Zacha’s and Coyle’s regular-season play answered one of the primary questions for the Bruins in 2023-24: whether they had enough at center to replace Bergeron and Krejci. Coyle and Zacha had more points than their predecessors last year. But neither pushed the offensive envelope against the Panthers.
Meanwhile, Aleksander Barkov, Florida’s No. 1 center, manhandled his opponents. Barkov’s puck-controlling performance underscored how critical it is for teams to roll out a top-line pivot. The Bruins do not have any in their pipeline.
It is just about impossible for any team to contend for the Stanley Cup without at least one slam-dunk No. 1 center. Perhaps Matt Poitras will grow into a top-two NHL pivot with good health, more muscle and greater experience. Poitras’ rookie season was cut short following shoulder surgery. He is expected to be at full strength for 2024-25.

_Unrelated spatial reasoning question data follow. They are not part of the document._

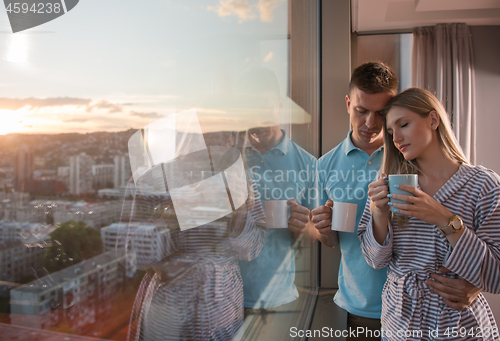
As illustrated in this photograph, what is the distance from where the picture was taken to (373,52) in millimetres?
2545

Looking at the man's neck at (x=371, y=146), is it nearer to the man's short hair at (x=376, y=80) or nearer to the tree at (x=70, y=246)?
the man's short hair at (x=376, y=80)

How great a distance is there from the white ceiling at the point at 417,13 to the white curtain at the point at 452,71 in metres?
0.09

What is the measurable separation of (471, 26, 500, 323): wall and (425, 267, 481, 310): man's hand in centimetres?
204

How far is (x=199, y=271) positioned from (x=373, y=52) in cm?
257

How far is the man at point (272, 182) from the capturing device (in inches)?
26.0

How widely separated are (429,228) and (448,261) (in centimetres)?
10

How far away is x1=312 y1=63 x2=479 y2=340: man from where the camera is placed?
1.19 meters

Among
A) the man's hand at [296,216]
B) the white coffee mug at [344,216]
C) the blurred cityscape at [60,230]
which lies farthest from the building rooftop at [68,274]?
the white coffee mug at [344,216]

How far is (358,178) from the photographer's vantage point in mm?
1363

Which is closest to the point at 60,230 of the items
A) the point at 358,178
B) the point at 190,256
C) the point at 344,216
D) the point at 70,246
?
the point at 70,246

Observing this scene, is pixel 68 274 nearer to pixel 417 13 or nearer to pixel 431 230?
pixel 431 230

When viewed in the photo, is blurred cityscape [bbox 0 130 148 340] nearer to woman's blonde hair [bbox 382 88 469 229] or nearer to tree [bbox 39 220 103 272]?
tree [bbox 39 220 103 272]

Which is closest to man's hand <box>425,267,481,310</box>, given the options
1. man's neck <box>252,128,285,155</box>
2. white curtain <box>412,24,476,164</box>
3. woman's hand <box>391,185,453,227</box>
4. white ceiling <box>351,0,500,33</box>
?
woman's hand <box>391,185,453,227</box>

Sweeney’s priority will be to acquire an impact center. That will be difficult with the Bruins’ limited futures.
Charlie McAvoy and Matt Grzelcyk first played together at Boston University. Their familiarity showed. When they were rocking and rolling, they suppressed shots, moved pucks the other way and supported the attack.
But Grzelcyk, no doubt compromised by multiple injuries, picked the worst time to see his game unravel. Grzelcyk could not handle John Tavares in one-on-one coverage prior to the Toronto Maple Leafs’ overtime goal in Game 5. That was his final appearance.
By the end, Grzelcyk had tumbled to No. 9 on the depth chart. He did not have a stall in the visiting dressing room at Amerant Bank Arena. The Charlestown native’s contract is expiring. He is unlikely to return. Mason Lohrei projects to replace Grzelcyk on the left side.
As for McAvoy, he made an early Game 4 impact with his freight-training of Sam Reinhart and scored the Game 5 winner. But McAvoy did not produce enough offense overall, especially on the power play. More will be expected of McAvoy in 2024-25.